EXCERPT.

# Nikon awards a guy a bag for a terribly photoshopped photo..



## Raj_55555 (Jan 29, 2016)

Just saw this and found it to be hilarious, especially the comments!

Source: Nikon - Timeline Photos | Facebook



			
				NIKON said:
			
		

> Yu Wei chanced upon a set of ladders while on a photowalk with his friends in Chinatown, and thought the view above would make an interesting perspective. Little did he expect to catch an airplane in mid-air. We’ll try looking up too, Yu Wei; your shot has won you a Nikon trolley bag. Congratulations!


It seems the airplane was copied from minecraft or something!


----------



## BrickHouse (Jan 29, 2016)

Oops. I think Nikon may have learned a little something on this.


----------



## Designer (Jan 29, 2016)

SUPPLIED DATA.
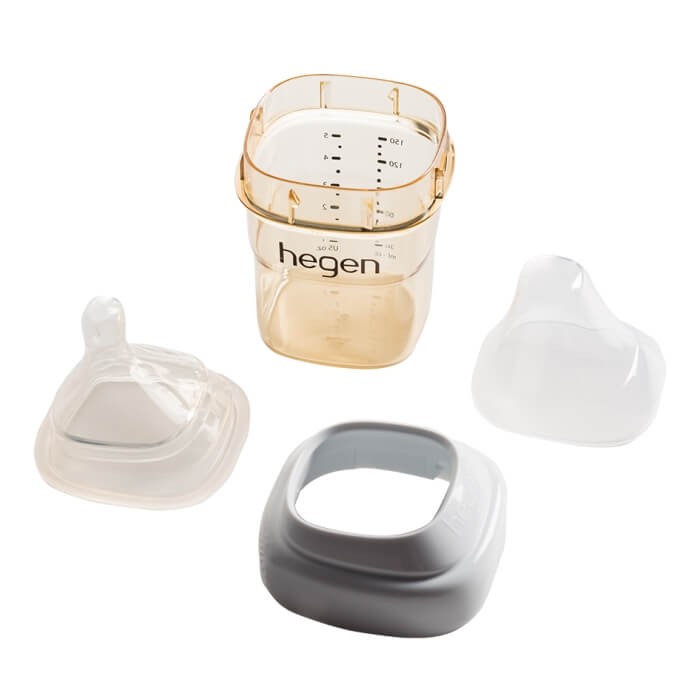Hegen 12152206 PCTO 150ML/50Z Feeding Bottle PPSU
---
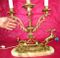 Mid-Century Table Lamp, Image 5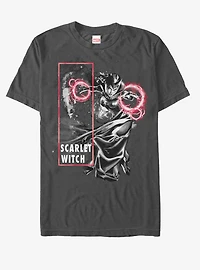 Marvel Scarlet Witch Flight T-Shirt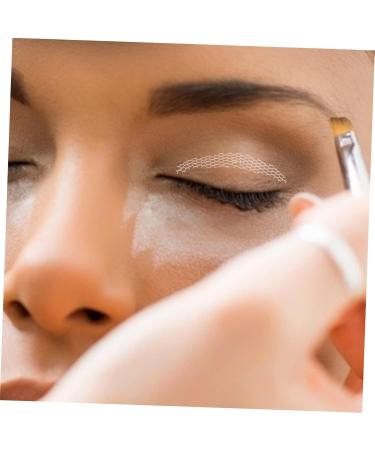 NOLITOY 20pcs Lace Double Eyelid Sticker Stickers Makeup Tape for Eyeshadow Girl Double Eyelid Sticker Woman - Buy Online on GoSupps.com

TASK DETAILS. Continue the forum thread about Nikon awarding a bag for the photoshopped airplane shot, starting with the post by Designer.

RESPONSE TO THIS TASK.
BrickHouse said:


> Oops. I think Nikon may have learned a little something on this.


I doubt it.

Both Nikon and Photoshop have been around for what? about 80 or 30 years?  If they haven't learned by now, they probably never will.


----------



## Didereaux (Jan 29, 2016)

Kinda is consistent for Nikon of late.  What with their announcing a price INCREASE on there goods just the other day.   Personally they are starting to resemble certain over-mature business models.  Wonder if they have Purple Cross insurance?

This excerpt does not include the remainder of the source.